Silly girl, he doesn’t care.
He probably never really cared. About the things you love, about what you want in life, or about what really hurts you. He doesn’t care. It’s just that simple.
But you already knew that. You knew it the first time you went wild and told him all about your life. You knew it the first time you came to him with amazing news; when you were so happy and excited that you could have run around the whole town and his response was “nice.”
He doesn’t care and he never will. But the thing is, that you don’t either. You are better at putting on a face and hiding the fact that you didn’t give a shit, but at the end of the day, you don’t care that he aced that stupid test. You cared that he was studying for it instead of being with you, but you didn’t care about the test or that he was excited to have aced it. It was something that just got in the way.

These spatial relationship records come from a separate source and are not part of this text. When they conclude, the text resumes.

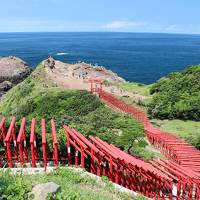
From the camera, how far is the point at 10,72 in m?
68.6

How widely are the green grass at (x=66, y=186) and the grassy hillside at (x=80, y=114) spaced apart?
491cm

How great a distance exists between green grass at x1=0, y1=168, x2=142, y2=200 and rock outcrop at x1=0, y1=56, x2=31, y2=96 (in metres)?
47.7

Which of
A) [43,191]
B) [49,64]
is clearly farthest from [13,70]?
[43,191]

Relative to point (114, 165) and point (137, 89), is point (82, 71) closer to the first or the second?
point (137, 89)

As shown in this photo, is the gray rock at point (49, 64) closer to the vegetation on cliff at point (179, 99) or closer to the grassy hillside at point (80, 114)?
the grassy hillside at point (80, 114)

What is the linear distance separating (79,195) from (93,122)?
17.5 m

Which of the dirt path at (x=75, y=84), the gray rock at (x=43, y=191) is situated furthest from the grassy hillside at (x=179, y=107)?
the gray rock at (x=43, y=191)

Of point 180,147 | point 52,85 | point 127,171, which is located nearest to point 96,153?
point 127,171

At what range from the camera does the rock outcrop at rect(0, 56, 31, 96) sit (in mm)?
65706

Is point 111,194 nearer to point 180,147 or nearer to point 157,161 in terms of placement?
point 157,161

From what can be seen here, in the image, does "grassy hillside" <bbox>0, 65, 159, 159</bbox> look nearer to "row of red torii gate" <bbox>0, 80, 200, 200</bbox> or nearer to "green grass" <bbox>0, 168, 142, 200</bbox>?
"row of red torii gate" <bbox>0, 80, 200, 200</bbox>

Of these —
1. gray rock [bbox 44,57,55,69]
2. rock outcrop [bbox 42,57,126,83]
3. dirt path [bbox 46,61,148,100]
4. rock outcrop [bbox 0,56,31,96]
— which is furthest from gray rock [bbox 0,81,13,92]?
dirt path [bbox 46,61,148,100]

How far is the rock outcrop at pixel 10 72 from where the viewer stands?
6571cm

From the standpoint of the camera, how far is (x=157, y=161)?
22547 mm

Silly boy, she doesn’t care either.
She played the part and she played it well but when you feel asleep at night you knew how she really felt. You knew how much she actually cared about what happened in your day-to-day life and the answer was very little. You didn’t want to believe it; not at first, but you slowly saw the signs. You saw her act breaking down piece by piece. Every time she was a little too drunk and said that one sassy comment you saw it. Every time you saw the way her friends kinda side glanced at you.
No, she doesn’t really care and you don’t either and that is why you are both sitting there in silence instead of talking about your day. That’s why when you uttered the words “I think we need to break-up” neither one of you instantly broke down. Neither one of you said no. Neither one of you fought for it. And that was the whole problem, wasn’t it? That neither one of you cared enough to make it work.

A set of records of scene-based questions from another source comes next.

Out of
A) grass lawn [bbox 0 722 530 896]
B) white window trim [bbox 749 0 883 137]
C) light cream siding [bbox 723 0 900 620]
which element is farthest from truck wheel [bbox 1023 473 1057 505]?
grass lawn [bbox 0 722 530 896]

Foolish couple, get out of each other’s lives.
Don’t try to be friends. You were a terrible couple so you will end up having a terrible friendship. If neither one gave a shit about the relationship when there were sex and dates and free dinners involved then you aren’t going to care when the relationship is platonic. Just try to get a clean break. Don’t leave the loose ends to tie up later. Just leave and don’t look back for the good of both of you. Neither one is or will ever be what the other needs or wants to move on so you both can try to find someone who does care.

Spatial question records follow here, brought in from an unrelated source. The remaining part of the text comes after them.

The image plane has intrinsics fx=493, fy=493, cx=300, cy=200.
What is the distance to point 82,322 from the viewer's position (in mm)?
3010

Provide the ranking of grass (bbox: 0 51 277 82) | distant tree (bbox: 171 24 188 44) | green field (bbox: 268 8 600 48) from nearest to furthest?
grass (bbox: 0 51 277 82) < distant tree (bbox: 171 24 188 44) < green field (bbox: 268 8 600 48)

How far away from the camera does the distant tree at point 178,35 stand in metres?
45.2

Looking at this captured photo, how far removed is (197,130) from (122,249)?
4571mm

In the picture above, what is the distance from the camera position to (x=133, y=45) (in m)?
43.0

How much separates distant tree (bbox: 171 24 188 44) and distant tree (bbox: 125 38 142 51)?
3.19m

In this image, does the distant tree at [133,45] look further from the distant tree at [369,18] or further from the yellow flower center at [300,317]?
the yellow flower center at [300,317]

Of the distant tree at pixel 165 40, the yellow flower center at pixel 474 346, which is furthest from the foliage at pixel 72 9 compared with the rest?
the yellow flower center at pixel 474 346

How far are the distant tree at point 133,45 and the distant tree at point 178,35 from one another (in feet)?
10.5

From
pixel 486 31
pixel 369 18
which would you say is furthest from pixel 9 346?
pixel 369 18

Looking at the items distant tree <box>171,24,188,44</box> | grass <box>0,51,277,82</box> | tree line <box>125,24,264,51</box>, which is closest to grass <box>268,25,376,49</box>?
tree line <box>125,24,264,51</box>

So that you both can go out into the world and only focus on yourselves until you can actually be part of another person’s life. Until you have enough shits to give for someone else to come home at the end of the day and tell you all about what happened. And when they do that, when they tell you all the meaningless shit that they dealt with you can actually listen and feel their happiness.
Because at the end of the day we all just want someone in our lives that cares enough to fight for us.